- PROMPT: Decide whether each statement agrees with the Isolation Forest passage below: (a) Each isolation tree is trained on a bootstrapped sample of the original dataset. (b) A higher average path length means a higher probability that the observation is an anomaly. (c) The quantity informally called "isolation distance" is a distance in the mathematical sense. For each, answer yes or no and quote the words of the passage that settle it.

SUPPLIED PASSAGE below:

4) Repeat steps 2 and 3 until the node contains a single observation or a predefined maximum depth is reached.

Isolation Forest Algorithm

The Isolation Forest model is obtained by combining multiple isolation trees, each trained on a sample generated via bootstrapping from the original dataset.

For each observation, the model calculates the average path length needed to isolate it across all trees in the forest. The lower this average length, the higher the probability that the observation is an anomaly. In the literature, this magnitude is usually called path length and, informally, is sometimes referred to as "isolation distance", although it does not represent a distance in the mathematical sense.

Practical Considerations

Since it is an unsupervised method, there is no way to know the optimal threshold at which an observation should be considered an anomaly. The score assigned to each observation is a relative measure compared to the rest of the observations. In practice, those observations whose predicted distance is below a certain quantile are usually considered potential outliers. For example, if it is assumed that there is 1% of anomalies, the 0.01 quantile of all calculated distances is used as the decision threshold.

When there are many observations, isolating them all in terminal nodes requires trees with many branches, which translates into a very high computational cost. One way to alleviate this problem is to determine a maximum depth up to which the tree can grow. For those observations that, once the stopping criterion is reached, have not reached individual terminal nodes, the average theoretical number of splits $c(r)$ needed to isolate a node of $r$ observations through binary partitions is added.

End of SUPPLIED PASSAGE.
COLLECTED DATA below:

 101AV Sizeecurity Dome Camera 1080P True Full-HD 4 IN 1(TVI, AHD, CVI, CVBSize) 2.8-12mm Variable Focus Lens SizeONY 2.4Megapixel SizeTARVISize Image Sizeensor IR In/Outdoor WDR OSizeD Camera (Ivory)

End of COLLECTED DATA.

- ANSWER SECTION:
(a) Yes: "each trained on a sample generated via bootstrapping from the original dataset."
(b) No: "The lower this average length, the higher the probability that the observation is an anomaly."
(c) No: "although it does not represent a distance in the mathematical sense."